Prendiamo in considerazione “l’acquisizione delle competenze progressivamente acquisite” con un approccio che “descrive il progressivo sviluppo dei livelli delle competenze chiave e delle competenze di cittadinanza, a cui l’intero processo di insegnamento-apprendimento è mirato, anche sostenendo e orientando le alunne e gli alunni verso la scuola del secondo ciclo di istruzione”, per fare questo è necessaria un’importante progettazione che metta al centro lo sviluppo dei processi cognitivi, disambiguando gli obiettivi di apprendimento per poterne cogliere le evidenze con uno sguardo focalizzato e un orizzonte ampio: dalla scelta in base alla rappresentatività e dalla frequenza al stabilire dei criteri (aspettative attese) di osservazione con tempi congrui per poterne registrarne la dimensione.

La valutazione formativa pone l’accento sull’apprendimento significativo, piuttosto che sulla memorizzazione a breve termine, gli studenti sono incoraggiati a spingersi attraverso la propria zona di sviluppo prossimale sviluppando capacitazioni e mobilitando risorse in modo critico e confacente.

Ripensare la scuola in questo senso ci porta a ragionare sulla restituzione di sfide stimolanti come strumento di miglioramento (del discente e del docente): il feedback.

Continuo, contestuale, mirato… consente di fornire agli studenti un riscontro dettagliato del loro “agito” mettendo in luce gli aspetti positivi e le criticità; uno sforzo teso alla consapevolezza prodromo della competenza.

La documentazione è la chiave di una valutazione competente, rappresenta un momento di partecipazione e condivisione tra professionisti per questo deve distinguersi dall’ oppressione compulsiva della rendicontazione, un processo di valutazione continua che induce il docente a credersi produttivo (mentre viene monitorato costantemente) e non sortisce effetti positivi per gli allievi (che vengono sottoposti ad inutili tornate di test). 

Un elemento fondamentale è la promozione dell’autoregolazione e dell’autovalutazione: gli studenti sono incoraggiati a prendere coscienza delle proprie strategie focalizzando i propri obiettivi personali e monitorando con consapevolezza il proprio progresso, un processo/sistema che li vuole attori protagonisti nel mobilitare abilità e conoscenze per raggiungere i traguardi di competenza.

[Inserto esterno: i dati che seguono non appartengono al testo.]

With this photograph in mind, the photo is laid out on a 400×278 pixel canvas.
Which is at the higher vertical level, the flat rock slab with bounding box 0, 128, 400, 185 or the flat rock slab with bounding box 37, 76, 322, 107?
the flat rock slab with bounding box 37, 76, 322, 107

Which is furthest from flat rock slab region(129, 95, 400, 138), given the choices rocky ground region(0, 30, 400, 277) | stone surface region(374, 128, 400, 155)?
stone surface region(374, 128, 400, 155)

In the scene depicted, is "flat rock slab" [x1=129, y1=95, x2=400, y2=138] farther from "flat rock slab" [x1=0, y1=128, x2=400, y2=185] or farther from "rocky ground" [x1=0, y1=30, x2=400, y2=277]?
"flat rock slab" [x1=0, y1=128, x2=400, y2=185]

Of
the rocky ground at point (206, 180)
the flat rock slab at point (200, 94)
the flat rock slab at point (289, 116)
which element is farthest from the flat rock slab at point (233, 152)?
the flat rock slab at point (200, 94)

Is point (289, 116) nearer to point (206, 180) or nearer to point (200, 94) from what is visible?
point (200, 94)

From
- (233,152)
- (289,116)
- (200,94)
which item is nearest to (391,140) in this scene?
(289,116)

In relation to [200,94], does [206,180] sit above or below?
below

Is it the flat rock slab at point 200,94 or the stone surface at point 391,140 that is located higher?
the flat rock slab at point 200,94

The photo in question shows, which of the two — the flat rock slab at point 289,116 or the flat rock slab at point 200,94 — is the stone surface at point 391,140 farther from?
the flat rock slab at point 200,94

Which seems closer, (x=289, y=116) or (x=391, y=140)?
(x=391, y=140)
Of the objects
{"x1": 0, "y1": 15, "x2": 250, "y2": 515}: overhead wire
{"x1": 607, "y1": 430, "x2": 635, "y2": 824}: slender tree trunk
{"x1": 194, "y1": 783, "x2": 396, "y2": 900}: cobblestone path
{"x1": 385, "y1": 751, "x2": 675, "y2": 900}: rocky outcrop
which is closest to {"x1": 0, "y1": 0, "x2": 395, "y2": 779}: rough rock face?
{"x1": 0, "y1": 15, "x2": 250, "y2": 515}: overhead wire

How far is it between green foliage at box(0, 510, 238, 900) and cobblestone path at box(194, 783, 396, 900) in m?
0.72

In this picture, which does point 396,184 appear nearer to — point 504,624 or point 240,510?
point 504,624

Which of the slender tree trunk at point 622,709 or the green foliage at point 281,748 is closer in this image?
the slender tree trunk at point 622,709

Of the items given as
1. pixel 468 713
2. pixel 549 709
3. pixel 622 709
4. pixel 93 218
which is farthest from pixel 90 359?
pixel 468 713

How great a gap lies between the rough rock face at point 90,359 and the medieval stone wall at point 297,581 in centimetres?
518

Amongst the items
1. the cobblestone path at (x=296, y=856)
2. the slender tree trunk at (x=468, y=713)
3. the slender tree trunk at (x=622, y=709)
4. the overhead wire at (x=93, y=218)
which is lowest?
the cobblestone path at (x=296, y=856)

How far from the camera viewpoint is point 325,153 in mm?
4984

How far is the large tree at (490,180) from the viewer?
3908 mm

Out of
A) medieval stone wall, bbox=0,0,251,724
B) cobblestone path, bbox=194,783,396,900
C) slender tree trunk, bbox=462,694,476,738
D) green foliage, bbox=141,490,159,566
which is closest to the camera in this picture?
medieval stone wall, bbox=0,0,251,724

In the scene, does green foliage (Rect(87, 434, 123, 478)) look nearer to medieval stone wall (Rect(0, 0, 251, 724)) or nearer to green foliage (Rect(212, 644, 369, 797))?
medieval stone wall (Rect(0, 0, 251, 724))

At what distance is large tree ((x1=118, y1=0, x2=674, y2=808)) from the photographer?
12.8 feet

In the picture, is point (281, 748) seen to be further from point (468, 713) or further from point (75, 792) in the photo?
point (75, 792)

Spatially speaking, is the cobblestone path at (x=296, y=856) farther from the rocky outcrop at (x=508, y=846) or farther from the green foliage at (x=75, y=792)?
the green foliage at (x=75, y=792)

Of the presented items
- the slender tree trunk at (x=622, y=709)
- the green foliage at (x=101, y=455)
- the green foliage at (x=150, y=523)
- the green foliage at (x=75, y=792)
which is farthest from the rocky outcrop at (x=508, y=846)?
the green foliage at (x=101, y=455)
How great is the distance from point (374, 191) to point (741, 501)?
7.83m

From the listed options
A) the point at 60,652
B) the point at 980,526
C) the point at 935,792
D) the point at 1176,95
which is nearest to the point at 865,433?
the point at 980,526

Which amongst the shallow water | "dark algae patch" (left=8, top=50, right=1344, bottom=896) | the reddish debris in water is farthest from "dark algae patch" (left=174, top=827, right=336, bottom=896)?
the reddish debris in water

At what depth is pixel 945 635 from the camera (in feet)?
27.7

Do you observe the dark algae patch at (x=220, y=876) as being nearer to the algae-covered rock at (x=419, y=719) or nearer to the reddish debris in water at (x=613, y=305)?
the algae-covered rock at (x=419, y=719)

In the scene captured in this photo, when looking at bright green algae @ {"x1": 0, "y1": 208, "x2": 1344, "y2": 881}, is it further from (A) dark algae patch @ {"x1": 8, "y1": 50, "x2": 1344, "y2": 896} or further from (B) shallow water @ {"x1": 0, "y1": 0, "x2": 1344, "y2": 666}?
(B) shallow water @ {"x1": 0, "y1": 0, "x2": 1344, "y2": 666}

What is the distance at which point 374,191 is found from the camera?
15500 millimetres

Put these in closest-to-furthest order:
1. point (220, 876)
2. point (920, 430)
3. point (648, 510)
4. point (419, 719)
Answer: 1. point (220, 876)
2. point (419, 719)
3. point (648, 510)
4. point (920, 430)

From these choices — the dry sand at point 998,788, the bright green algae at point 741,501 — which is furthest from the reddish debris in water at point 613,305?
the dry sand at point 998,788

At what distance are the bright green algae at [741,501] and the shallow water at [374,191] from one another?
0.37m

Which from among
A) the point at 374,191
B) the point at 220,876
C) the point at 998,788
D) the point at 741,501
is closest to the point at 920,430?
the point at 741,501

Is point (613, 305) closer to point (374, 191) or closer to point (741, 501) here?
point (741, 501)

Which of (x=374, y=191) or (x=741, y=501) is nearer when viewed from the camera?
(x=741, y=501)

L’incontro “Pagella fai da te” nel primo incontro “Non sono un voto” ci ha lasciati con l’idea che non ci serva un modello piuttosto sarebbe necessario chiarire che sono necessari momenti di lavoro: progettazione, osservazione e valutazione riescono a realizzare compiutamente la scuola attiva moderna documentando con cura ed attenzione un processo di crescita nella convinzione che solo scardinando l’incancrenita architettura di una scuola selettiva riusciremo a garantire la crescita democratica dei ragazzi e la cultura del nostro Paese.

In conclusione, possiamo affermare che la valutazione formativa contribuisce a promuovere l’equità nell’ambito educativo concentrandosi sulle competenze e sulle capacità degli studenti in un’ottica cooperativa e con una finalità emancipatrice che riduce l’impatto delle disuguaglianze socioeconomiche e culturali: ogni studente ha l’opportunità di progredire e di dimostrare le proprie competenze, indipendentemente dalle circostanze personali, solo nel momento in cui passa dall’IO al NOI.